- **Given passage**
Ageing or Aging?

[It’s not just the way we spell the word that’s different when it comes to looking after old people.
In almost every country of the world, the proportion of people aged over 60 years is growing faster than any other age group, as a result of both longer life expectancy and declining fertility rates.

But across the Atlantic they handle matters very differently from the UK when it comes to dealing with issues faced by the elderly.

Here in the UK, we have private organisations like the Centre for Policy on Ageing http://www.cpa.org.uk/ and charities like Age Concern http://www.ageconcern.org.uk/and Help the Aged http://www.helptheaged.org.uk/ which have recently decided to work together. There is no Government ministerial involvement, although a year ago the broadcaster and writer Dame Joan Bakewell was appointed an unpaid champion of the elderly by the government. And in July this year Health Secretary Andy Burnham unveiled proposals to set up a new National Care Service to help cope with the UK’s ageing population.

- **Extracted records**
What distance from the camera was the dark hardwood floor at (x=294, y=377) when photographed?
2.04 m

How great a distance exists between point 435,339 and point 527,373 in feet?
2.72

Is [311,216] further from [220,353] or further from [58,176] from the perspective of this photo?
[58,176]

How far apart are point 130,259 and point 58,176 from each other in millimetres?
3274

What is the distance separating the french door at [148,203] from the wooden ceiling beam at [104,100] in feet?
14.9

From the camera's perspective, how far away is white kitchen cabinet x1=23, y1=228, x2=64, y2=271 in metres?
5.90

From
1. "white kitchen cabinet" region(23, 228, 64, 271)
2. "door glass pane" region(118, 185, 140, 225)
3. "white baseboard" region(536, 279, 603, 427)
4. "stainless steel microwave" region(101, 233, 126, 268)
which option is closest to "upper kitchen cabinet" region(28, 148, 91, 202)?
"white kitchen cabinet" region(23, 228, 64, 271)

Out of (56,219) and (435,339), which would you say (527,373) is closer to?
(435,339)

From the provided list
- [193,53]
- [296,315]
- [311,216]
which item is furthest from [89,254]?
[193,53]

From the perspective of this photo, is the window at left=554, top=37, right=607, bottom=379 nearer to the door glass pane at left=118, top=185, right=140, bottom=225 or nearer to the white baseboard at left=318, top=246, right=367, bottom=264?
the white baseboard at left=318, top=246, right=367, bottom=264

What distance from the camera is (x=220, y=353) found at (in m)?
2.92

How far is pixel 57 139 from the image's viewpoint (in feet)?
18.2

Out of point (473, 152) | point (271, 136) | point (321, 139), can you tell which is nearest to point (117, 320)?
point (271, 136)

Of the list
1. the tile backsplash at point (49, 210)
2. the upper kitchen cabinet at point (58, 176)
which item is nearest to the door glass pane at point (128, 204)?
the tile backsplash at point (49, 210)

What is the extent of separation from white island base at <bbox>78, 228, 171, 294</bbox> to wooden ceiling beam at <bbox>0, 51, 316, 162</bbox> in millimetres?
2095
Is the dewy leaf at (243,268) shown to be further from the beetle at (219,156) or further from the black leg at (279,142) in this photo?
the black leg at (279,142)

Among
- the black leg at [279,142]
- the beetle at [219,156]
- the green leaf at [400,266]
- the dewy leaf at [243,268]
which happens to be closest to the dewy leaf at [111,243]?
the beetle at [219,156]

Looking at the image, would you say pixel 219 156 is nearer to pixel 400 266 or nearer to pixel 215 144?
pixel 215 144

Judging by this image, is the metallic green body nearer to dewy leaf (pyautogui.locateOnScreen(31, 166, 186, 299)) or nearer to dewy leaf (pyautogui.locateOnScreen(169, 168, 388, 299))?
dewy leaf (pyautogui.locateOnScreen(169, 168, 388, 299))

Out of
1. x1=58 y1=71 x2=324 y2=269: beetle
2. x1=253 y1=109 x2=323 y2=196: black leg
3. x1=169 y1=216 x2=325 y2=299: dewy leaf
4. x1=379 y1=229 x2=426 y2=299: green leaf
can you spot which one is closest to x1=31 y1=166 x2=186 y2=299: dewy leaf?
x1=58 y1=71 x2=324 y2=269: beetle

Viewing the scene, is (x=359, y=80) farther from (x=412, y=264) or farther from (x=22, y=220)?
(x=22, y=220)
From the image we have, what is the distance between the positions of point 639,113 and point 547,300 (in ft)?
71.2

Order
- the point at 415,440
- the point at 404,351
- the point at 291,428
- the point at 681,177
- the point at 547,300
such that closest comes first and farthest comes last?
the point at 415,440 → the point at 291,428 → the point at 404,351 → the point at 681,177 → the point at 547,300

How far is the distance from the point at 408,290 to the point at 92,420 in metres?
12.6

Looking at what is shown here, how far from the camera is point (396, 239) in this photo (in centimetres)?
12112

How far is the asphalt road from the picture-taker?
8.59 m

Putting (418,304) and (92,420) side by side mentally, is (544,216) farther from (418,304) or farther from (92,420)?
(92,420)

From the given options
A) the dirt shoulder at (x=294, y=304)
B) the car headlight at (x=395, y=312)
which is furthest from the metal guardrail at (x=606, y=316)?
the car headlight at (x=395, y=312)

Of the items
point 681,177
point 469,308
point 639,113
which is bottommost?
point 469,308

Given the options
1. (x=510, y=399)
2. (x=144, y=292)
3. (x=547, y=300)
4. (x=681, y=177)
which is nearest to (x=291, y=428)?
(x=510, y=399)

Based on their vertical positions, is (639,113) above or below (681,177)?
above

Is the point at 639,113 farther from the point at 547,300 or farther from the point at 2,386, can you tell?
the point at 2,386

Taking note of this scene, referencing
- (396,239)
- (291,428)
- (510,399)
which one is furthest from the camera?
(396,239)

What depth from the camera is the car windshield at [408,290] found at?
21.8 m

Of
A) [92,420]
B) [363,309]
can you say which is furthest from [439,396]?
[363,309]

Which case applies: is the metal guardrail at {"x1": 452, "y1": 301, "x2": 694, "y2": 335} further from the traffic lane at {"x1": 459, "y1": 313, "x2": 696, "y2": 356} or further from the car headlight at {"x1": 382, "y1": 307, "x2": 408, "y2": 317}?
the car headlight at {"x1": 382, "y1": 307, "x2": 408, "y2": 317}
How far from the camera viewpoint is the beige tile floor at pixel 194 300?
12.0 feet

- **Task description**
Give the stretch of the passage on ageing from "[It’s not just" through "by the elderly." again, substituting "older people" for "old people".

- **Task result**
[It’s not just the way we spell the word that’s different when it comes to looking after older people.
In almost every country of the world, the proportion of people aged over 60 years is growing faster than any other age group, as a result of both longer life expectancy and declining fertility rates.

But across the Atlantic they handle matters very differently from the UK when it comes to dealing with issues faced by the elderly.